- _ACTIVITÉ_: Résumez en deux phrases le texte sur la carrière télévisuelle de Madani Naâmoun.

Une présence inoubliable à la télévision
Si Madani Naâmoun brille au cinéma, c’est à la télévision qu’il devient une figure véritablement populaire, touchant un public plus large grâce à des séries qui marquent les esprits. Parmi celles-ci, Chafika... Baad Lika’a (2004), El Imtihen Ess’aab (2006) et Djouha El Aouda (2008) témoignent de sa polyvalence. Ces séries, souvent diffusées pendant le mois de Ramadhan, deviennent des rendez-vous incontournables pour les familles algériennes, et Naâmoun y excelle dans des rôles qui mêlent humour, émotion et humanité.
C’est, toutefois, dans Soultane Achour el Acher (2016-2017) que Nâamoun atteint un sommet de popularité. Son interprétation du personnage de Ammi Borhane captive les spectateurs par sa chaleur et son authenticité. Ce rôle, empreint d’un mélange unique de sagesse, d’humour et de tendresse, fait de lui une figure paternelle pour toute une génération. Les dialogues savoureux et les scènes mémorables de cette série restent gravés dans la mémoire collective, et le personnage de Ammi Borhane devient presque synonyme de Madani Naâmoun lui-même.
Cette présence à la télévision illustre sa capacité à s’adapter aux évolutions du paysage médiatique. Alors que le cinéma algérien connaît des périodes de ralentissement, la télévision offre à Naâmoun un nouveau terrain pour exprimer son talent. Il y apporte la même exigence artistique qu’au cinéma, transformant chaque rôle en une performance mémorable. Son visage devient familier dans les foyers, et son nom, synonyme de qualité et d’émotion.

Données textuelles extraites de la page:
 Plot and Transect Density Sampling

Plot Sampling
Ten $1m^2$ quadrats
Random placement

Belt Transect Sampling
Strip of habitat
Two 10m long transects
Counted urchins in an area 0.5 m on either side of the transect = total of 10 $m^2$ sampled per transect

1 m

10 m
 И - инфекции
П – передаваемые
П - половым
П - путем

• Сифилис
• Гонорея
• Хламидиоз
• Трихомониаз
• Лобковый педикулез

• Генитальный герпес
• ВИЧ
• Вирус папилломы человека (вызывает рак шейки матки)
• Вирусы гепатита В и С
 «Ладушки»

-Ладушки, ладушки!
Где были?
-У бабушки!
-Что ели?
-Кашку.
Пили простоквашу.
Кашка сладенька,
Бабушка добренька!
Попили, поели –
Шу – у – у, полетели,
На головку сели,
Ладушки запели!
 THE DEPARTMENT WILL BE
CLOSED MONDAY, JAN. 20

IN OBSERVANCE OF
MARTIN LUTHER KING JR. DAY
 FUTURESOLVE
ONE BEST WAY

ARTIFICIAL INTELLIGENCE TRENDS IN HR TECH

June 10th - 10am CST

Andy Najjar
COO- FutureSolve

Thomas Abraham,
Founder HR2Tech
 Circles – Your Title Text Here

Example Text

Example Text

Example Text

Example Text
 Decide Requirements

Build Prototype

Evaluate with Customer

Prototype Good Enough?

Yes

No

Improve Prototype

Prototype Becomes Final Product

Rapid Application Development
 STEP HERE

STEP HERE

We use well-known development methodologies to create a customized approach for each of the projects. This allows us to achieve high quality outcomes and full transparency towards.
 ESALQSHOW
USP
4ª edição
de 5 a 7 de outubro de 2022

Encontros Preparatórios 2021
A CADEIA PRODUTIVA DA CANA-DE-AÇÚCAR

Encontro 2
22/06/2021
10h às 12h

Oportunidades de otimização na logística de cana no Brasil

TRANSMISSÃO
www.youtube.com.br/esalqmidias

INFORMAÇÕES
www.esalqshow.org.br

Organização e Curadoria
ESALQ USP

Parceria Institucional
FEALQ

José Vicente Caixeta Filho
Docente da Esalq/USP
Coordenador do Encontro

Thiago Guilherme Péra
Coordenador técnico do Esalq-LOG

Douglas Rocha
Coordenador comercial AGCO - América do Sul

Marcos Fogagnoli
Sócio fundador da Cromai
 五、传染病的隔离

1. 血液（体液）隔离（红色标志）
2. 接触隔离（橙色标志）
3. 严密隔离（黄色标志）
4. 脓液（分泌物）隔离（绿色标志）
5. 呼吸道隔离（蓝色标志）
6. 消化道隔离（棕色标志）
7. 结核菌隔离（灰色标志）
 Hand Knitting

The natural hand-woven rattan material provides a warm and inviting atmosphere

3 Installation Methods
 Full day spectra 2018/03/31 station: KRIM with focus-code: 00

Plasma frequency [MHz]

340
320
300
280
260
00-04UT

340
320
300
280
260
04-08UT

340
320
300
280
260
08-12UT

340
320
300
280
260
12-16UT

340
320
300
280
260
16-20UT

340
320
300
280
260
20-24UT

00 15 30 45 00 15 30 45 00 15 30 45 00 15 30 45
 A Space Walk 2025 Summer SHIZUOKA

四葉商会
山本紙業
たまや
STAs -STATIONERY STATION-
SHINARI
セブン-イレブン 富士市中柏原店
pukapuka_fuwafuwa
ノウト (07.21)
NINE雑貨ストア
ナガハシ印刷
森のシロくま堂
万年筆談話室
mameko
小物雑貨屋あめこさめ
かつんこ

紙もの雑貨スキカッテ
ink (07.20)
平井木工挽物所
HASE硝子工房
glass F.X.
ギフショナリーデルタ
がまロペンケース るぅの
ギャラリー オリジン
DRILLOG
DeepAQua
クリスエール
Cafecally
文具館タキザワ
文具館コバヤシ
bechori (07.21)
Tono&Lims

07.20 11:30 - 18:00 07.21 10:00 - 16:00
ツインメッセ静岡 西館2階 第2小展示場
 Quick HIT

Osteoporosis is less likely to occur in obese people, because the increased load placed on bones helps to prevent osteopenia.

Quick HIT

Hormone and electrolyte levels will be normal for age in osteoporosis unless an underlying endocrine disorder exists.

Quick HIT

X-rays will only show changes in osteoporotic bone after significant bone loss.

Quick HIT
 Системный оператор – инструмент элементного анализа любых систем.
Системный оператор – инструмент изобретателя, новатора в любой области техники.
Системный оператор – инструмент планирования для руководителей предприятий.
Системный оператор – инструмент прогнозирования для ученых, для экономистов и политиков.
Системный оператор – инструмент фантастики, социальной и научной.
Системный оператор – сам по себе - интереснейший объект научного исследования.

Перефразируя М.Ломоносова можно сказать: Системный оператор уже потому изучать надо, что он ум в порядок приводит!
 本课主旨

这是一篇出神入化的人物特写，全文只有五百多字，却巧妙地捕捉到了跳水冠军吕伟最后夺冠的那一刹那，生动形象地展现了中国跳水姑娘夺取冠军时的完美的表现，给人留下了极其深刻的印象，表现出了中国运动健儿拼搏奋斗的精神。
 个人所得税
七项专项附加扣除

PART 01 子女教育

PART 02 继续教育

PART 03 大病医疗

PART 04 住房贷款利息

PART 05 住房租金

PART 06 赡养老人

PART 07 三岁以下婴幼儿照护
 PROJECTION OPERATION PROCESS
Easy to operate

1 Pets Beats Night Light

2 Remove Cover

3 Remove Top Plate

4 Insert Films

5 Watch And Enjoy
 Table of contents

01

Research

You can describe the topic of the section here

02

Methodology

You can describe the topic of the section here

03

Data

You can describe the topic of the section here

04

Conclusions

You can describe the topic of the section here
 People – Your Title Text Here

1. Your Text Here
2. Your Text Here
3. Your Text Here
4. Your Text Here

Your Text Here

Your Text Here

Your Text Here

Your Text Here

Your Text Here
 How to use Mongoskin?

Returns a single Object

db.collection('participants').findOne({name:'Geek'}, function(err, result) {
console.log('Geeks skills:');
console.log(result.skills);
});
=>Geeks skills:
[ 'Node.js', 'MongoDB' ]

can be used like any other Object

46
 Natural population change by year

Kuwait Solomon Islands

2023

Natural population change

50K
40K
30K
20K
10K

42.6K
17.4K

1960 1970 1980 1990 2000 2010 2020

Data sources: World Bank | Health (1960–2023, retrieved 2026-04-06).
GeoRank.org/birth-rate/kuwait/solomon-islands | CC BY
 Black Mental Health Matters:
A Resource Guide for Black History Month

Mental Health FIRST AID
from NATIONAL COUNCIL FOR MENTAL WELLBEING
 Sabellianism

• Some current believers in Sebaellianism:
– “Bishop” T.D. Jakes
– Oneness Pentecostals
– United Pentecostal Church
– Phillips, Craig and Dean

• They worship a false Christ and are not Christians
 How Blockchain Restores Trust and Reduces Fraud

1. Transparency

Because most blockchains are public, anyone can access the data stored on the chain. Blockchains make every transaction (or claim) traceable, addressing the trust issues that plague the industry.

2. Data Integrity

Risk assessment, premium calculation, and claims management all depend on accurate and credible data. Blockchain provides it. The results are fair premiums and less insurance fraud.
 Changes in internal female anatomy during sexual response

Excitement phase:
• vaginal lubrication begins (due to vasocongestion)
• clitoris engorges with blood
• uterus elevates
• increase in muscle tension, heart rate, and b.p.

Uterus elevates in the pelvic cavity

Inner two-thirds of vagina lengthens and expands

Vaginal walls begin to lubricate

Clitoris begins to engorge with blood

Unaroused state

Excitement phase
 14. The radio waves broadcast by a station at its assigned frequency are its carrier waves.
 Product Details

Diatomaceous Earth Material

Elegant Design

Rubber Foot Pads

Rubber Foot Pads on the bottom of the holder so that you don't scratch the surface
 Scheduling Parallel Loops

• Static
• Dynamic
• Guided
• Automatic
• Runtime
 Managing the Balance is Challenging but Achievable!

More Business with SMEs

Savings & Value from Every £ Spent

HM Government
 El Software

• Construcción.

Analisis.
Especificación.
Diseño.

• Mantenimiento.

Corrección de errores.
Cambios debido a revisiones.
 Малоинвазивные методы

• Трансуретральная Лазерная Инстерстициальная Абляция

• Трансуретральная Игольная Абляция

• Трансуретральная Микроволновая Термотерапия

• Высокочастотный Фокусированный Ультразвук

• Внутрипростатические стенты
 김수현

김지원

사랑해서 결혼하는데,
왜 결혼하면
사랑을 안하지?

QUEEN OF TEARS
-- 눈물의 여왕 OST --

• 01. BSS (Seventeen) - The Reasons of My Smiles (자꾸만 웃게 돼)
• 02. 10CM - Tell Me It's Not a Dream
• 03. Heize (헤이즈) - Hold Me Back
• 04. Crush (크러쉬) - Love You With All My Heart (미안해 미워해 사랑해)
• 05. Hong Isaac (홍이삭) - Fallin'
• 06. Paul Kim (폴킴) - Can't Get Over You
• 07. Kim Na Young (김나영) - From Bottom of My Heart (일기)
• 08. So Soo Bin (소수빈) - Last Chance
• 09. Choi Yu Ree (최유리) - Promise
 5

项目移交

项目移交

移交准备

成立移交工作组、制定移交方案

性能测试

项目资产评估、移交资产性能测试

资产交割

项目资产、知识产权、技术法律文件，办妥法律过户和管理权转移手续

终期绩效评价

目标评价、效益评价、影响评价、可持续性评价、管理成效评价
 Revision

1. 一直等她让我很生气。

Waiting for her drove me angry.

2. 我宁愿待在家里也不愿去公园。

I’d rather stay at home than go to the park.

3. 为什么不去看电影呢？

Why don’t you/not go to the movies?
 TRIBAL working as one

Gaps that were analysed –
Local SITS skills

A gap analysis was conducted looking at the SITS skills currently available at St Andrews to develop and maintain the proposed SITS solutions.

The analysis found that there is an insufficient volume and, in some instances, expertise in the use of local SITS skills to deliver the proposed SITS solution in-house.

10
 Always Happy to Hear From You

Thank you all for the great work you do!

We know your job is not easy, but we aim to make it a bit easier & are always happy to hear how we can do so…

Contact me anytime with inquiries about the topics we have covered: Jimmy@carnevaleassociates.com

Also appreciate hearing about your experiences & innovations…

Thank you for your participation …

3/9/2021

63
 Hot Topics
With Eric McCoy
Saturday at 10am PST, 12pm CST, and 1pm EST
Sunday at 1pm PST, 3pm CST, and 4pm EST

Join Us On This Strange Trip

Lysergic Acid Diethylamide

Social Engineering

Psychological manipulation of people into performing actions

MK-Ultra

- _RÉPONSE À L'ACTIVITÉ_: Madani Naâmoun devient une figure populaire grâce à des séries souvent diffusées pendant le Ramadhan, comme Chafika... Baad Lika'a, El Imtihen Ess'aab et Djouha El Aouda, puis atteint un sommet de popularité avec le rôle de Ammi Borhane dans Soultane Achour el Acher. Alors que le cinéma algérien connaît des périodes de ralentissement, la télévision lui offre un nouveau terrain où il apporte la même exigence artistique qu'au cinéma.